By Katie Bingham-Smith
Photo by Getty Images

When my kids were home for a recent school break, we decided to have a stay-cation, though I’m still working. Each day I’d head out for a few hours to work on some stories and a very rough novel I’m trying to finish.

I could have stayed at home and written alongside of them while Star Wars blasted in my ears and the sound of crinkling bags of chips and granola bars never stopped—man, do they eat a lot when they are home—but I left instead, and here’s why:

  • First of all, I don't write as well when my kids are home; I get distracted and feel a pull to be spending quality time with them at every turn even though I know they need their space.

 

  • Second, I liken it to when I'm trying to answer emails while I'm really into a show at the same time. I don't give either thing my full attention. My kids deserve my full attention at times, and my career deserves my full attention at times.

 

  • And third, if I don't separate the two and fully pursue my dream of wanting to be a successful writer, I wouldn't be able to be a good mother. I wouldn’t be fulfilled.

But as my kids have gotten older, their self-sufficiency has allowed me to live out my dream of doing something I love, and I’ve realized something:

When we have kids we make choices. Sometimes it’s putting a dream on the back burner, quitting a career we love in order to stay home, or having to go back to work for financial reasons even though we desperately want to be with them.

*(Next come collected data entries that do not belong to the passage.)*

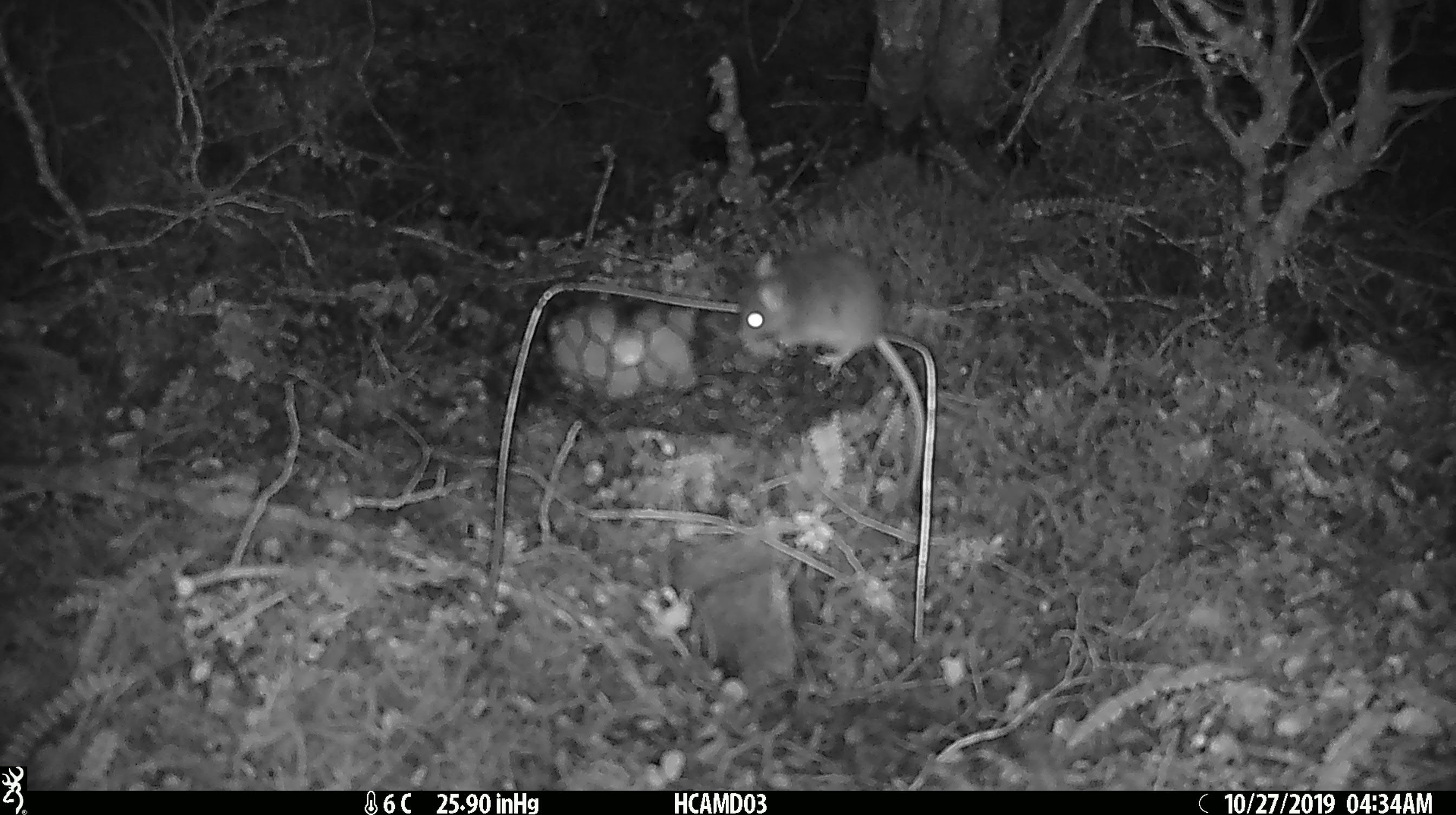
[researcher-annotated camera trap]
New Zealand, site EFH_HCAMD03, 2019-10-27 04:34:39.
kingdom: Animalia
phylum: Chordata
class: Mammalia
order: Rodentia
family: Muridae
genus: Mus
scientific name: Mus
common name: mouse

After I decided to stay at home when my oldest was born almost 16 years ago, there was a part of me that thought that would be it, and my career outside my home was over and I'd be a stay-at-home mother for the rest of my life. I was absolutely fine with that until I wasn't. It didn't feel like enough for me, and the guilt I'd feel every time I thought about taking time away from them to pursue a career stopped me.

But it wasn't just affecting me. It was spilling over onto my family and I realized if I didn't do something more I'd be giving them a less-than version of myself, which was the opposite of what I wanted. So I got back to work as a freelance writer.

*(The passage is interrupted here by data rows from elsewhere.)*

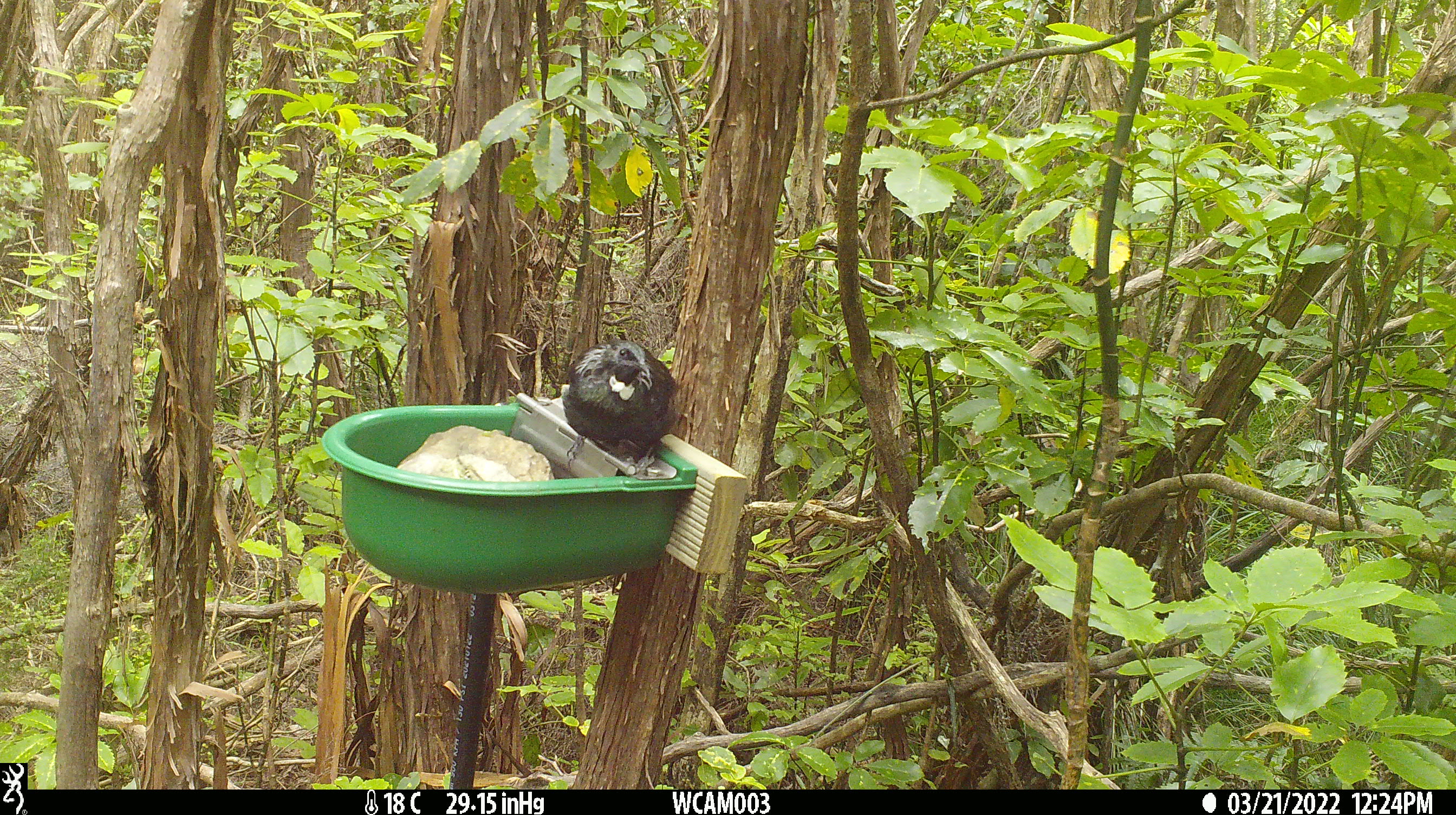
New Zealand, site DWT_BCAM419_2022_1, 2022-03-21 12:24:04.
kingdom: Animalia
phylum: Chordata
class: Aves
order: Passeriformes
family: Meliphagidae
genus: Prosthemadera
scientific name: Prosthemadera novaeseelandiae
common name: tui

Guess what? They’re OK with this—and it benefits them in some ways.

My teens don't want me to sacrifice something I've always wanted to do because I feel guilty about leaving them for half the day to get some work done when they are on vacation. They would much rather have a mom who is confident and calm because she put effort into herself, than one who is angry, exhausted, and resentful because she lets guilt win every time and somehow thinks she’s being a better parent because she's put herself aside for too long.

But I also realize the example I am setting for them. I am showing my kids the fulfillment that comes when you work really hard. I'm showing them it's possible to do something you love. I'm showing them to be an adult means you sometimes make sacrifices because you know the long-term investment will be worth it.

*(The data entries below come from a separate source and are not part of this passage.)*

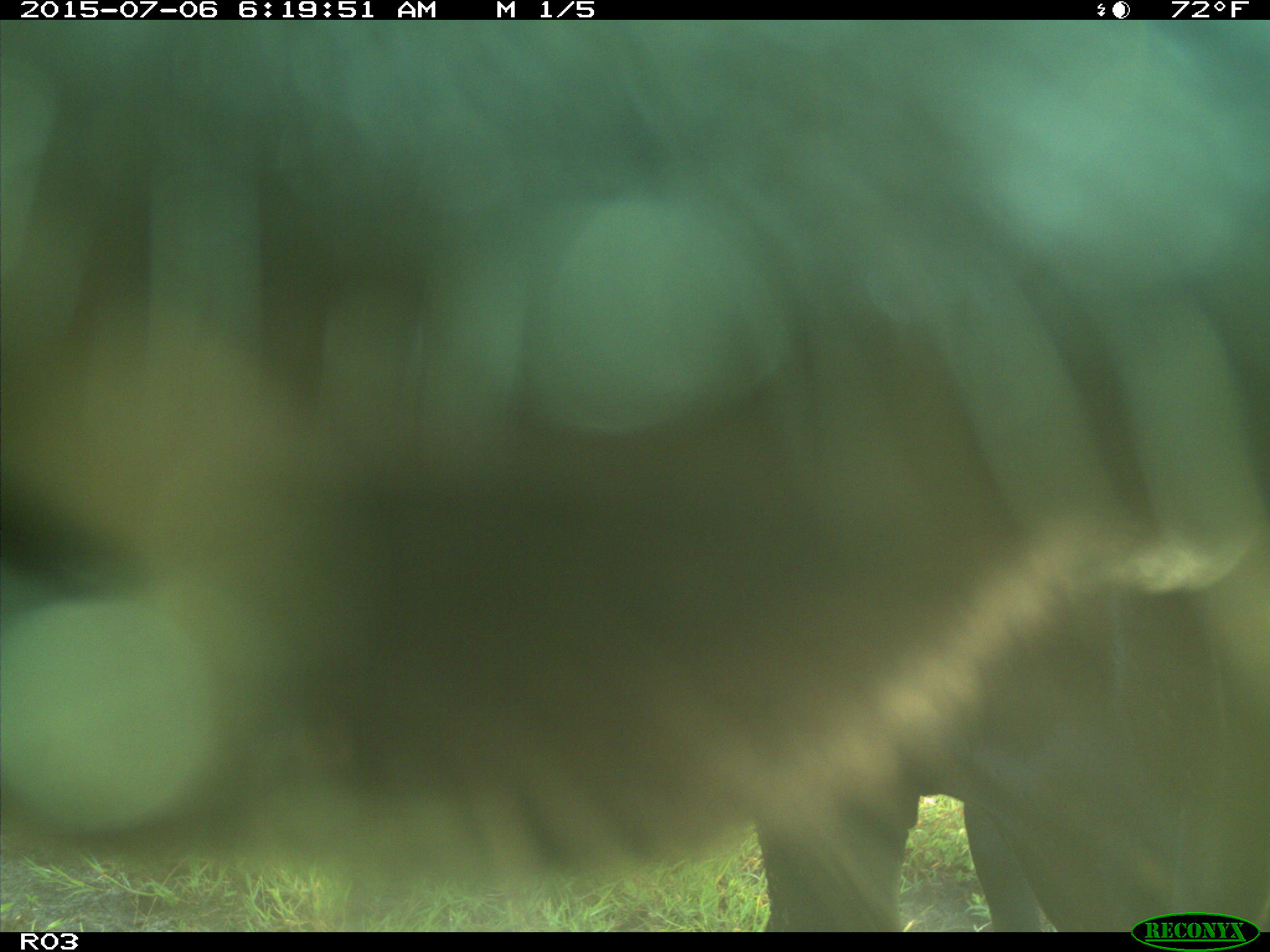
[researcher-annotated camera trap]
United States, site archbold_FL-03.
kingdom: Animalia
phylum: Chordata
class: Mammalia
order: Artiodactyla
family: Bovidae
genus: Bos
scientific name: Bos taurus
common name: domestic cow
Bos taurus (domestic cow).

Driving down the road yesterday, thinking about my kids snuggled inside as the snow was swirling, I could feel a lump in my throat forming and I started to miss them even though I'd just seen them. I called my son to see if him and his brother and sister needed anything while I was out. He gave them their (very unhealthy) order and I told him I was going to get my work done so I could hurry home.

"Take your time, Mom. We will be here when you get back and if you don't finish it you are going to be too distracted," he said.

He was right, and his pep talk set me straight. My children know what makes me happy. While they are a huge part of that, they know writing for publications and working on a book that may or may not ever get published—despite the fact it takes me away from them—is another factor which contributes to me living my best life.

And when they are grown and gone, I am going to be so happy I took the time to do it, and they will be too.

I know I can't get that time back with my kids, but I also can't get the time back to invest in myself.